Une oeuvre en neuf parties, chacune d'un compositeur différent, chacune construite sur un thème célèbre de Beethoven : de l'Hymne à la Joie à la sonate au Clair de Lune. Cette création, baptisée "Neuf", a été initiée par l'accordéoniste Félicien Brut, chaleureusement accueillie par le public nantais.
Beethoven et l'accordéon... à deux ans près
L'idée, nous dit-il, vient de René Martin. Il est trop modeste. René Martin lui a simplement dit l'an dernier (où il était venu jouer Le Paris des bretelles que j'avais découvert à Reims quelques mois plus tôt (chronique du 3 juillet 2018) : "J'aimerais bien que vous reveniez l'année prochaine". Et Brut, perplexe : "Oui, mais Beethoven et l'accordéon, ça ne va pas être simple". Sauf qu'au détour d'un de ses récits (Brut est très bavard, raconte et se raconte entre les morceaux, et, peut-être sans le vouloir (qui sait?), car le garçon doute beaucoup plus de lui-même qu'il en donne l'impression, installe, par sa sincérité, une vraie connivence avec le public) on apprend que, Beethoven étant mort à Vienne en 1827, le brevet pour l'accordéon fut déposé dans la capitale de l'Empire des Habsbourg en... 1829. A deux ans près, Beethoven aurait-il écrit pour le piano du pauvre, lui qui écrivit si bien et si amplement pour le piano des riches?
Neuf symphonies, neuf compositeurs
C'est sans doute de cette méditation-là qu'est parti Brut, et de l'idée que... neuf symphonies et aussi neuf lettres à Beethoven et neuf lettres à accordéon!
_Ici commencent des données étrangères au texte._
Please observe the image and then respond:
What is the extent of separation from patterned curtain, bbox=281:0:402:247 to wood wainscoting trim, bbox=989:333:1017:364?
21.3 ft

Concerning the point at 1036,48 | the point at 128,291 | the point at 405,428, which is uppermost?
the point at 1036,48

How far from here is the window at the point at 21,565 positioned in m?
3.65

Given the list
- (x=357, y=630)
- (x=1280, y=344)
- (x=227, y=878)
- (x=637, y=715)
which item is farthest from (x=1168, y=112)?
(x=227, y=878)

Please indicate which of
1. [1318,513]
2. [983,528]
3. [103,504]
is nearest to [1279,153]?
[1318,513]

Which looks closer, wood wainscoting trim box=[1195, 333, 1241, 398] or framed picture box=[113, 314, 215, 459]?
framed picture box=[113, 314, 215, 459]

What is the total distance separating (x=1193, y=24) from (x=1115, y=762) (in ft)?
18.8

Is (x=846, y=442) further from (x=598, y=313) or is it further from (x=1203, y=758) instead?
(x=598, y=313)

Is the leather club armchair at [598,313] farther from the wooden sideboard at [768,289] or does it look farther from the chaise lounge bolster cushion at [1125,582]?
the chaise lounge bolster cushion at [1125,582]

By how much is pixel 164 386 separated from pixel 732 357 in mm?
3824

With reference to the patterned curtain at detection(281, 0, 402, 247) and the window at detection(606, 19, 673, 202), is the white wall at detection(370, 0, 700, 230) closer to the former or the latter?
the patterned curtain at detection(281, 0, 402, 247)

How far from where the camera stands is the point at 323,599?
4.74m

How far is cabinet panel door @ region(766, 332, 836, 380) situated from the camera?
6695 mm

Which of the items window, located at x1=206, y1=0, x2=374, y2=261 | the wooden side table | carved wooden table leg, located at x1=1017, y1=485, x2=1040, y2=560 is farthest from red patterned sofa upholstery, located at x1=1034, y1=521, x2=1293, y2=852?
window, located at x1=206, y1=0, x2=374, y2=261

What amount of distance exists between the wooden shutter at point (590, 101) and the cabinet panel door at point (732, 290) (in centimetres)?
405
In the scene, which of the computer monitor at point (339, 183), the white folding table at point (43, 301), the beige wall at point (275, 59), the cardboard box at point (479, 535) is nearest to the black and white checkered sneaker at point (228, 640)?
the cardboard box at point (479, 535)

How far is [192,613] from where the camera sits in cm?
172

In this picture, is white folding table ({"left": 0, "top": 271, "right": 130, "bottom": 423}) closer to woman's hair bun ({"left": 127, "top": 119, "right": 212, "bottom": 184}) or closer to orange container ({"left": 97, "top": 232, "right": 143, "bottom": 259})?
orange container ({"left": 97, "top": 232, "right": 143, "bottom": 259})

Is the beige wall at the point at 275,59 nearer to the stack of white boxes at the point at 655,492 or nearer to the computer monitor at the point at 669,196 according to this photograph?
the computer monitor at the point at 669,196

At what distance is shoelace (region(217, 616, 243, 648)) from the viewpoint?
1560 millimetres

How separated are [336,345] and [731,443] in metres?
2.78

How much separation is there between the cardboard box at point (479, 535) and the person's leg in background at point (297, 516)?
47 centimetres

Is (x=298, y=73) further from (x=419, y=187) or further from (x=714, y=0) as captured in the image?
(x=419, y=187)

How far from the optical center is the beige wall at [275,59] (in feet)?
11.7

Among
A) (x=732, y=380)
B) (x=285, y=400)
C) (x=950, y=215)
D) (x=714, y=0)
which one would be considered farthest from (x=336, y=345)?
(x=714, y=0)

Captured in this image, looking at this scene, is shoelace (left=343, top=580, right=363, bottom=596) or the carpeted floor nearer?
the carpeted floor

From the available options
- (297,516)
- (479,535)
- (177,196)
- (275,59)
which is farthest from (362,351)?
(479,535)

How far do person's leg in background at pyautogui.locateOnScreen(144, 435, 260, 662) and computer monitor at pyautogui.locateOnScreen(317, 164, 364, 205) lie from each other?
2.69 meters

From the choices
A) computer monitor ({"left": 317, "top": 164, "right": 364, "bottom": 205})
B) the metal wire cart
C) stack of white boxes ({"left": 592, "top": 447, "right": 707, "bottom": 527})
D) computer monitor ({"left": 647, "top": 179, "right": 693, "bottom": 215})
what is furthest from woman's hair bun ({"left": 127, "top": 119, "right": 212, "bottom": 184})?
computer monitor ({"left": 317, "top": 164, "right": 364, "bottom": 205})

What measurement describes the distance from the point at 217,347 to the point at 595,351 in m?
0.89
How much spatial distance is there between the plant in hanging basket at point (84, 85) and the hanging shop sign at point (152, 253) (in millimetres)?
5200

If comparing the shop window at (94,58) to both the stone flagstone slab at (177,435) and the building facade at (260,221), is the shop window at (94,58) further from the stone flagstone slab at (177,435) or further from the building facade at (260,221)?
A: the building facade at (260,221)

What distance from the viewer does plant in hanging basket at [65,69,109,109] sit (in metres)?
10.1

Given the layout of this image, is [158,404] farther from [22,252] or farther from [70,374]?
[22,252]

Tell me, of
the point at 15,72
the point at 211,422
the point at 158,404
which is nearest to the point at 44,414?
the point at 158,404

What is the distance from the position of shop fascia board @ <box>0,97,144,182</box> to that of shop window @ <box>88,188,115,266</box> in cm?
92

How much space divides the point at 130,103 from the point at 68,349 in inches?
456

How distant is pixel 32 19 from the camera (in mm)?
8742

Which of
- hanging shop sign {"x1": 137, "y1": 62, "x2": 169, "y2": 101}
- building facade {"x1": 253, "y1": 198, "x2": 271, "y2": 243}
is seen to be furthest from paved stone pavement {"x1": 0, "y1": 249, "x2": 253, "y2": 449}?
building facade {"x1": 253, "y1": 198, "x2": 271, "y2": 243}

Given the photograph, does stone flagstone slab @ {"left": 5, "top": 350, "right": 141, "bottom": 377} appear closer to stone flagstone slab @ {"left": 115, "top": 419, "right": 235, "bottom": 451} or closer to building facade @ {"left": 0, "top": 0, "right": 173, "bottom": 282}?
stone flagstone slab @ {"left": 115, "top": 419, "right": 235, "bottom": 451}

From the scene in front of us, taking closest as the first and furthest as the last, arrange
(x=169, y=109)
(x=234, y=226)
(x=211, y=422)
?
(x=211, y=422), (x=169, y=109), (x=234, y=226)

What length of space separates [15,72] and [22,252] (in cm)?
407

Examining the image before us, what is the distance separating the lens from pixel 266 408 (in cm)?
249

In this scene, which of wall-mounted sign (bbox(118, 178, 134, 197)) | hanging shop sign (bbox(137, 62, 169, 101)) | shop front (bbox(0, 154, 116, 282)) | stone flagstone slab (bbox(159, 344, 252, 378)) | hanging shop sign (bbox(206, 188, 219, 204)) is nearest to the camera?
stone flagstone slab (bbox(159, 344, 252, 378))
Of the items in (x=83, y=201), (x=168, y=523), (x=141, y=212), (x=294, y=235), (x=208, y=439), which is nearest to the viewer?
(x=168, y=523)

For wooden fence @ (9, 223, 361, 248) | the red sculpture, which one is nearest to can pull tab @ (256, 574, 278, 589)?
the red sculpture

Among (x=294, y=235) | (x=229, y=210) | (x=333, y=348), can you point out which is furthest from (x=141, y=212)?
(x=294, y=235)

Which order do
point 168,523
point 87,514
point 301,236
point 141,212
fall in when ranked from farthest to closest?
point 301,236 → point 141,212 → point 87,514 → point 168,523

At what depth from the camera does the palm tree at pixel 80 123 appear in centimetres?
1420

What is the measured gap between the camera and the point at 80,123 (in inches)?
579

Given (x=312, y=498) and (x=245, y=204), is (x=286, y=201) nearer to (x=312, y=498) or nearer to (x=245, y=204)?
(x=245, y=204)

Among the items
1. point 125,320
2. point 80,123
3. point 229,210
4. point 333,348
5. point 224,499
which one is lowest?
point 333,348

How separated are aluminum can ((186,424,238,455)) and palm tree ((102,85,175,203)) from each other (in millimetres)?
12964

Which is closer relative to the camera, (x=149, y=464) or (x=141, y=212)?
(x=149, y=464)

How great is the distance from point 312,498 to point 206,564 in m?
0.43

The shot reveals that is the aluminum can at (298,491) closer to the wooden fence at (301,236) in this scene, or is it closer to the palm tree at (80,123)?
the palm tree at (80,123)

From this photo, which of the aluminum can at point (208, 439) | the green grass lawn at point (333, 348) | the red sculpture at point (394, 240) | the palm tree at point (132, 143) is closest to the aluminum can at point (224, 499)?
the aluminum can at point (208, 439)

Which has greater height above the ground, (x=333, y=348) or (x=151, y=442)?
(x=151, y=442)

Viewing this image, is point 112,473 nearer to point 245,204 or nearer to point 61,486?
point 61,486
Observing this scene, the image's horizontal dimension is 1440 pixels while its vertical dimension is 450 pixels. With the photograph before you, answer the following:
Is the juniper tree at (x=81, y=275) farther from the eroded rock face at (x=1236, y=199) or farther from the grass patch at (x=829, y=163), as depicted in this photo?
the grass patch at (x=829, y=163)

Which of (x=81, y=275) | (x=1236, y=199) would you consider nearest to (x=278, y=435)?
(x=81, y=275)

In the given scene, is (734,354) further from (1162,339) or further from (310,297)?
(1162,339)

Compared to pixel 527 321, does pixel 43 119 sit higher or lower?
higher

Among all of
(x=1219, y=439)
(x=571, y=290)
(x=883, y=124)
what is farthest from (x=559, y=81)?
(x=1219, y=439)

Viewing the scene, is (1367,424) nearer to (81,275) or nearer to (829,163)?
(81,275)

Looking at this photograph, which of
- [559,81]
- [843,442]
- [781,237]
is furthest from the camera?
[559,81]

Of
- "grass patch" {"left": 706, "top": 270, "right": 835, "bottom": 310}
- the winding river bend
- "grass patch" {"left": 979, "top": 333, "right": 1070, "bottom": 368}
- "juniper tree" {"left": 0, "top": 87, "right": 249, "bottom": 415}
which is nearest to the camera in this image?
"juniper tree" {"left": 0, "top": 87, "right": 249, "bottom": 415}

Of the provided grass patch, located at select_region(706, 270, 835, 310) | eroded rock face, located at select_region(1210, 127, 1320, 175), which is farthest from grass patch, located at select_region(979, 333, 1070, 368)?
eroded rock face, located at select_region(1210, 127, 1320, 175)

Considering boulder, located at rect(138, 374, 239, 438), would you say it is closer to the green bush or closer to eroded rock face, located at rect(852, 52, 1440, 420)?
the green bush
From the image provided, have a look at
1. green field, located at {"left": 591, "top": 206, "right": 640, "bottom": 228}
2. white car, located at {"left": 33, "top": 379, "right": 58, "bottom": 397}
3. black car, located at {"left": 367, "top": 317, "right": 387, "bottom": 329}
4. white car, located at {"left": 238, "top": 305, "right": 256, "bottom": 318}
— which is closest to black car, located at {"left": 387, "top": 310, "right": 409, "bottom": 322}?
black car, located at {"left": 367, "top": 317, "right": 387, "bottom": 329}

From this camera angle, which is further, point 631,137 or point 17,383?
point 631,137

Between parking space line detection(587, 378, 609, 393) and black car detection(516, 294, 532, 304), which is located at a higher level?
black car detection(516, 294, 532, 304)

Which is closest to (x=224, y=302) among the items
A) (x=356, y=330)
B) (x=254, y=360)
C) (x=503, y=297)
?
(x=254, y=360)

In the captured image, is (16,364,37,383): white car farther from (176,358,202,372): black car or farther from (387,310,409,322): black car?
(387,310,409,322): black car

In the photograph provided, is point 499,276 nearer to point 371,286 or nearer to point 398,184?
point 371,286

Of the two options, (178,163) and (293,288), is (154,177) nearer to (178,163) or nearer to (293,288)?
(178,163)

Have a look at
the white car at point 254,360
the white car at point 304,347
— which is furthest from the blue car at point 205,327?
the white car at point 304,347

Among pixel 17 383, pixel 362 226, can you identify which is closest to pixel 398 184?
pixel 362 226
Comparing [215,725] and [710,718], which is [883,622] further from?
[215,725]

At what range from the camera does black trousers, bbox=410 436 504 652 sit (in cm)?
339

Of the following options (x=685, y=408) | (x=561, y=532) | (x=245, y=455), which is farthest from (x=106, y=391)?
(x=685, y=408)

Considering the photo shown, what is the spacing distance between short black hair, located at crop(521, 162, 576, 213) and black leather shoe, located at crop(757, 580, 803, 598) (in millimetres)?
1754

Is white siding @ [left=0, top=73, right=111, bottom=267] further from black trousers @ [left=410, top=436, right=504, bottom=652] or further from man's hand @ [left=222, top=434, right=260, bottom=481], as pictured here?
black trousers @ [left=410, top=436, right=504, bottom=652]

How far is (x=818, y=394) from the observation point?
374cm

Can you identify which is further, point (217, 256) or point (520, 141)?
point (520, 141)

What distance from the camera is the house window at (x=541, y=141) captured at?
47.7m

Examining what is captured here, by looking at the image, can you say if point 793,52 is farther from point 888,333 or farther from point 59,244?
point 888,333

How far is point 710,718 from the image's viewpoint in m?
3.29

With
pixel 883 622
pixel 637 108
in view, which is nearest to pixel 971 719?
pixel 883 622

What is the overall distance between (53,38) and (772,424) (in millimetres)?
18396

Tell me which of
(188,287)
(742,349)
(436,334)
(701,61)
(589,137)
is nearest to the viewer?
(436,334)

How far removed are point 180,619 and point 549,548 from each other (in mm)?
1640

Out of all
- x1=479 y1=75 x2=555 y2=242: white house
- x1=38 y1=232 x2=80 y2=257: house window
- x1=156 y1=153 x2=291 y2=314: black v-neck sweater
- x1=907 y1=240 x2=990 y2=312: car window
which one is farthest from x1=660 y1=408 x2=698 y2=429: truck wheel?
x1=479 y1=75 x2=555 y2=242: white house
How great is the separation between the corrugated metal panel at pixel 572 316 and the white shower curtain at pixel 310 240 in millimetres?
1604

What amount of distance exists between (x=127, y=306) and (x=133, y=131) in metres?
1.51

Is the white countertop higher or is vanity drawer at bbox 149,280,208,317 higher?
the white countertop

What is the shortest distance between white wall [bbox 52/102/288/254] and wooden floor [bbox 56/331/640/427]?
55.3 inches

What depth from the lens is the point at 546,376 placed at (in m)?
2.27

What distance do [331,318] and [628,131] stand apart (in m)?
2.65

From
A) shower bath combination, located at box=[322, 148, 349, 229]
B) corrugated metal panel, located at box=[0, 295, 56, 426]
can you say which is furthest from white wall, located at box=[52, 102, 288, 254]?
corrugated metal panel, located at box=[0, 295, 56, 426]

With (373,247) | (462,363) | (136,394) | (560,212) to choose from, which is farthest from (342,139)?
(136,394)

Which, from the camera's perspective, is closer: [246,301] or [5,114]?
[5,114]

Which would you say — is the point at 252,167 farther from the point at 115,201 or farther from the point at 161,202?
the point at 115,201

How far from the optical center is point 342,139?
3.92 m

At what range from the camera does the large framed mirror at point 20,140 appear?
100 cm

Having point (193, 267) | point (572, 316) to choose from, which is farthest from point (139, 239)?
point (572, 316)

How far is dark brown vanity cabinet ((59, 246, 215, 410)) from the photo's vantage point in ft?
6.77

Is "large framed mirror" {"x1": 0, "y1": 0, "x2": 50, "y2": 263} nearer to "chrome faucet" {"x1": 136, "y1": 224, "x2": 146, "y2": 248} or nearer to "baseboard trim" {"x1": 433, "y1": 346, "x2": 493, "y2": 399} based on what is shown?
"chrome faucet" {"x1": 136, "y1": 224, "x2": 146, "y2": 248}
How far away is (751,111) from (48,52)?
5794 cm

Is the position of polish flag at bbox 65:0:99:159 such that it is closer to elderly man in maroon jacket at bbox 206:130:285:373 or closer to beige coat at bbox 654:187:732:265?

Ce n'est pas moi qui vais lui reprocher cette comptabilité de vocabulaire... Donc l'idée : neuf compositeurs approchés, avec pour consigne de s'inspirer d'une oeuvre de Beethoven, ou de tout Beethoven s'ils le souhaitent, et le miracle -qui est aussi le choix judicieux par Brut de ces neufs-là- est que cela forme un concert en neuf parties très différentes de ton même si rarement guillerette (Beethoven ne l'étant pas vraiment)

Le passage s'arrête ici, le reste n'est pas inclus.